A new report shows that 69% of Irish pension funds are taking environment, social and governance (ESG) issues into account to inform investment decisions.

But Mercer's latest European Asset Allocation insights report shows that Irish pension schemes' focus on ESG was less than the European average, with 76% taking ESG issues into consideration.

This rose to over 80% in several markets including the UK (84%), Germany (88%) and Spain (92%).

Mercer noted that in prioritising the relative importance of ESG issues, Ireland was the only country where investors did not rank environmental as the most important ESG component, ranking it second behind governance issues.

Mercer's research covers 12 European markets where, in the past year, an extra €233 billion was allocated to sustainable funds.

The report also showed a continued reduction in the allocation to equities and alternative investments in Irish defined benefit pension schemes.

23% of assets were allocated to equities this year, compared to 27% in 2020.

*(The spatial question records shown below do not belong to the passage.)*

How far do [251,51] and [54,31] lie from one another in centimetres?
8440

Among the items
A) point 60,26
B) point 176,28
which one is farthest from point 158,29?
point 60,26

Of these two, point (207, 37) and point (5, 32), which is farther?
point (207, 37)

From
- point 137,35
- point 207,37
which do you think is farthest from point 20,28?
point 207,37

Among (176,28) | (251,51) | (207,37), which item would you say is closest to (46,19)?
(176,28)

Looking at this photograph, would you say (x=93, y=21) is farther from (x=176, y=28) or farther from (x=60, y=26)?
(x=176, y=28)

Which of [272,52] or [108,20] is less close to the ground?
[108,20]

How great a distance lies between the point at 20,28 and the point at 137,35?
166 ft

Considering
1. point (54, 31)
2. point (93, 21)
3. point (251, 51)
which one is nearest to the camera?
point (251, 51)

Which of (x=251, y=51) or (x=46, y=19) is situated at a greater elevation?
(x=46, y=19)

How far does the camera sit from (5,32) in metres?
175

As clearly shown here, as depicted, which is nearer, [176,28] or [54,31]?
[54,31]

Bonds have been the beneficiaries with the allocation rising to 58% from 50% last year, as investors seek to protect against volatility and act on concerns related to high valuations in equity markets.

Rob Meaney, Responsible Investment Lead for Mercer Ireland, said that while the Covid pandemic was a very challenging period for many investors, it also saw a large increase in assets moving into sustainable funds across Europe.

"The pandemic has caused a lot of investors to wake up to how the elements of ESG are connected. Although environmental issues continue to remain a key focus, social issues such as human rights and social equity are now much higher up on the agenda, in part due to the impacts of the pandemic," Mr Meaney said.

He said Mercer's research showed that a large majority of European investors integrate ESG into all aspects of their operations including: investment manager selection (83%), investment manager monitoring (88%), reporting (79%) and asset allocation (64%).

"Mercer's survey also indicated that investors are moving from a more reactive position to a proactive one, with regulatory drivers decreasing in significance as a motivator for considering ESG risks. 67% cited this as a key driver, down from 85% last year," he added.

Olivier Santamaria, Head of Investments for Mercer Ireland, said the two biggest concerns for investors this year were Covid-19 remaining an obstacle for for full reopenings and a potential equity market correction.

"With equity valuations at record highs, Irish investors continued to seek diversification and derisk, with a higher allocation to bonds and cash," he said.

"For Irish defined contribution schemes, investors are more heavily weighted towards equity as they look to the higher returns equities can offer over the longer term to build up their pension savings," he added.